However, the traumatized person should only be confronted in very small doses with the violent energies triggered by the traumatic situation. Peter Levine calls this ‘titration‘. The term ‘titration‘ comes from experimental chemistry. It refers to the process of mixing a substance. Some substances would cause an explosive reaction when mixed with another substance at once. Therefore they are mixed drop by drop so that they merely cause a soft hissing sound.

Eye movement desensitization and reprocessing

The psychologist Francine Shapiro discovered by chance during a walk in the park in 1987 that rapid eye movements have a positive effect on mood. She developed EMDR therapy from this.

EMDR makes something in the mind/brain accessible, which allows quick access to loosely linked memories and images from the past. This obviously helps patients to see their traumatic experience in a larger context and to put it into perspective.”10

In other words, rapid eye movements create new connections in the brain (as in the REM sleep phase). This enables the integration of the traumatic memory fragments. Similarly, REM sleep activates more distant associations than the waking state.

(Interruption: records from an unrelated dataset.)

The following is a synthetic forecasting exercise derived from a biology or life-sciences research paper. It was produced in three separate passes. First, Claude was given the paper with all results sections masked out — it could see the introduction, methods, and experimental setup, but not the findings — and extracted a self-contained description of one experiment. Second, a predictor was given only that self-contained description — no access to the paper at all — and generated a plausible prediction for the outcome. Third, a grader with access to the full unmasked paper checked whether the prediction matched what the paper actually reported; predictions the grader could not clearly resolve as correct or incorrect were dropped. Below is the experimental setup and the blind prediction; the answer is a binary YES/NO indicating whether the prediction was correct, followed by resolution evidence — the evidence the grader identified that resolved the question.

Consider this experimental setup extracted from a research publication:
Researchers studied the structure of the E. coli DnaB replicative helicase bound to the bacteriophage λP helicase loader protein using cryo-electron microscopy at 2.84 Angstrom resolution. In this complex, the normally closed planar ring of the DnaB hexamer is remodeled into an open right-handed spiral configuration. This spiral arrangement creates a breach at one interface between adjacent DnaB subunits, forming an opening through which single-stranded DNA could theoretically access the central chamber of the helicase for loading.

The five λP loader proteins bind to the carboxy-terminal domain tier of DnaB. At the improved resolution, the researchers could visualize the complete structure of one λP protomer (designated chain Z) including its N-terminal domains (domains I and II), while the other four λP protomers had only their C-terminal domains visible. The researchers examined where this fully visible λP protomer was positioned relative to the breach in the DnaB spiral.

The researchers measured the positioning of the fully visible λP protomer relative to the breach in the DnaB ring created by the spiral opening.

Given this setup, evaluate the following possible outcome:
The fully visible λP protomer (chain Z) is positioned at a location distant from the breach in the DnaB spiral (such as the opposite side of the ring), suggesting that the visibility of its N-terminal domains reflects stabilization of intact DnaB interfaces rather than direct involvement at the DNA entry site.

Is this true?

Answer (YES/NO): NO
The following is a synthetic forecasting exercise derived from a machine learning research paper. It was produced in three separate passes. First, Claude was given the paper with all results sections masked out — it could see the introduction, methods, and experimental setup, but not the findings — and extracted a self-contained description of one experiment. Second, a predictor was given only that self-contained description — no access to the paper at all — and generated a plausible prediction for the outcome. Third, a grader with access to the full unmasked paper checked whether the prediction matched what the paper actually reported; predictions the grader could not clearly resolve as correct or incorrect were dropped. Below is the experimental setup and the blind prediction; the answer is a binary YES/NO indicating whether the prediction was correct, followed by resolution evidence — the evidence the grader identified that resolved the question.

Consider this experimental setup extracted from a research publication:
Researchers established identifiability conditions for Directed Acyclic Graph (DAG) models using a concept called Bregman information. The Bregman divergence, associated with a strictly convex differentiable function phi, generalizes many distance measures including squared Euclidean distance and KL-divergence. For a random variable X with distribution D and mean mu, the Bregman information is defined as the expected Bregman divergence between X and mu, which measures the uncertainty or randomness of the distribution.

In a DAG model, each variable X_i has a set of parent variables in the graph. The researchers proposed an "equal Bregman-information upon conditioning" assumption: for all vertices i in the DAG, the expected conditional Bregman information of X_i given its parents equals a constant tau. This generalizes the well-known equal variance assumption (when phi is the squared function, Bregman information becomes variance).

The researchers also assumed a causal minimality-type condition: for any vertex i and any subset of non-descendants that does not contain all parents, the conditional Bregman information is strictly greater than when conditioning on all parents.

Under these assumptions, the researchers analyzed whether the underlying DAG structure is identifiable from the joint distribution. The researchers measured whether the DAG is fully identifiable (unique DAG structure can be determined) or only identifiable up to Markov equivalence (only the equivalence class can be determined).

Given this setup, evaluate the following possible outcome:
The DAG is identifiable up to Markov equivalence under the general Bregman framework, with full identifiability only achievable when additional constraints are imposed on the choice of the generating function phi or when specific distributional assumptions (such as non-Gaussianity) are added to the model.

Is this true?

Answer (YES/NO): NO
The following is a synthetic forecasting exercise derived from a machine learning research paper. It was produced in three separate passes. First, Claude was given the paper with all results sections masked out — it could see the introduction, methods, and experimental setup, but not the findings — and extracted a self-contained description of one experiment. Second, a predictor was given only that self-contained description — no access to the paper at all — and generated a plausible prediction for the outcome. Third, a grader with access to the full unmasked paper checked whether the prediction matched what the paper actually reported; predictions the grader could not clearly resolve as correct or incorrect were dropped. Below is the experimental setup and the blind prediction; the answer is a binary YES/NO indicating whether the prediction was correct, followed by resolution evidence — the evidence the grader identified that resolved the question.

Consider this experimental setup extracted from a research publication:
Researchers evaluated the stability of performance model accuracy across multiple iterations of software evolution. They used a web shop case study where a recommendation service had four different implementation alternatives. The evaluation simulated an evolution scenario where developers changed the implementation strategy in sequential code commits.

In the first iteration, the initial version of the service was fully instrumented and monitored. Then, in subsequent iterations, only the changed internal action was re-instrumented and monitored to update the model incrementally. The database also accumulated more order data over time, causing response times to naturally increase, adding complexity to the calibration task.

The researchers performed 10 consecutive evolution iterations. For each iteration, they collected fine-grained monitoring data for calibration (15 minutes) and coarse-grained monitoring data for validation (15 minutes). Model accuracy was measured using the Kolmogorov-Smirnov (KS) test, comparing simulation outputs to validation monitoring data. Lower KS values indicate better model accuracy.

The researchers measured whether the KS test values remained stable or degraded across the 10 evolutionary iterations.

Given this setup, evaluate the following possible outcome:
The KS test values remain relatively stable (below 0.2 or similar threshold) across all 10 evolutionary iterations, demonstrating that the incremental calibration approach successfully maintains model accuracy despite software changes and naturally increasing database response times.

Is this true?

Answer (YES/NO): YES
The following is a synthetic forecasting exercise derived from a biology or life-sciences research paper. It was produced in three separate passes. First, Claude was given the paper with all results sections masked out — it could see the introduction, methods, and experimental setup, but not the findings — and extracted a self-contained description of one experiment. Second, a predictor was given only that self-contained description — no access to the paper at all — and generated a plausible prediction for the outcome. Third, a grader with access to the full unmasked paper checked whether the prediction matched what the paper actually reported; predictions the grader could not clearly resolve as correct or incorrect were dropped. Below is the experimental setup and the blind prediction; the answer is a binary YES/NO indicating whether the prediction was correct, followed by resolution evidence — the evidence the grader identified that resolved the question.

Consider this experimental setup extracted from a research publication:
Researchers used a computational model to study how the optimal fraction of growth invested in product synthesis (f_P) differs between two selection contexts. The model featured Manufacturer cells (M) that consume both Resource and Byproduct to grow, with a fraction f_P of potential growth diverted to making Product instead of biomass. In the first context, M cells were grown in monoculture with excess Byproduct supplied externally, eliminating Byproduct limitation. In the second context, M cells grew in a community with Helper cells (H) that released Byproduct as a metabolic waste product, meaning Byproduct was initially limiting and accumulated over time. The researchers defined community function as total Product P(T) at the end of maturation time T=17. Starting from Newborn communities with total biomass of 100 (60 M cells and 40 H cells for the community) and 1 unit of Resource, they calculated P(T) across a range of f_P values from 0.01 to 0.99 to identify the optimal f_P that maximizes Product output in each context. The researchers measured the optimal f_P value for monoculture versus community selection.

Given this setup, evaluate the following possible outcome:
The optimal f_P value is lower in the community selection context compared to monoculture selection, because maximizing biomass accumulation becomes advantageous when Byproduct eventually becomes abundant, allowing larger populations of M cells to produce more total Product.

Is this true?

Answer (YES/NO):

Above all, the inability to reconnect experiences is, according to Bessel van der Kolk, a prominent feature of post-traumatic stress disorder. Through EMDR the trauma loses its immediacy. This is how the traumatized person can experience memories of the events as something long bygone. However, the EMDR method works much better in patients who were traumatized in adulthood than in patients who were traumatized in childhood.

Systemic therapy

Richard Schwartz developed the ‘Internal Family System Therapy‘ / IFS Systemic Therapy with the ‘inner family’.

At the heart of IFS is the idea that our mind resembles a family whose members are characterized by different degrees of maturity, irritability, wisdom, and pain. These parts together form a network or system within which changes in one part affect all the other parts.11

Through traumatization this self-system breaks down, and conflicts between different parts arise. Denied parts In IFS therapy are the ‘banished‘. The ‘manager‘ or ‘fire fighter‘ are parts of the self, that ‘protect’ the collapsed system. Hence, when an event activates banished emotions, the latter appear spontaneously.

Acceptance of inner experiences

Acceptance and Commitment Therapy‘ (ACT) is about accepting unpleasant inner experiences. Meditation and mindfulness techniques support the patient, to reduce harmful control- and avoidance behavior and to des-identify with brooding thoughts.

Neurofeedback

Another form of therapy that can help traumatized people is ‘Neurofeedback‘. It uses brain current curves for feedback training. The brain curves are measured in the patient’s brain by electrodes and simultaneously displayed on a screen. The patient thus directly sees the neuronal effects that certain thoughts or feelings have in the brain. Through this direct feedback of the brain’s current pattern, s/he can achieve better self-regulation.

Experience of violence

When the experience of violence has traumatized a person, a nonviolent attitude becomes the greatest challenge. Then it is not only the trauma itself that has to be coped with but also the violence. After all, not every trauma is based on an explicit experience of violence.

Victimhood

Violent traumatization is often passed on over several generations. Similarly, the feeling of victimization is passed on to the next generation. It is therefore important to find an attitude that breaks this chain and allows the traumatized person to end his/her victim existence.

People can learn to influence and change their behavior, but they can only do so if they feel so secure that they are able to experiment with new solutions. The body does not forget: when traumata are expressed in the form of heartbreaking sensations, our initial aim is to help people out of their state of fight and flight, to reorganize their perception of danger, and to support them in their dealings with others.12

Rage and fear

By all means, the cycle of anger and fear that traps traumatized people in their panicky paralysis poses the greatest difficulty in overcoming traumas caused by violent experiences. When traumatized persons gradually leave their immobility behind, they often have outbursts of intense anger.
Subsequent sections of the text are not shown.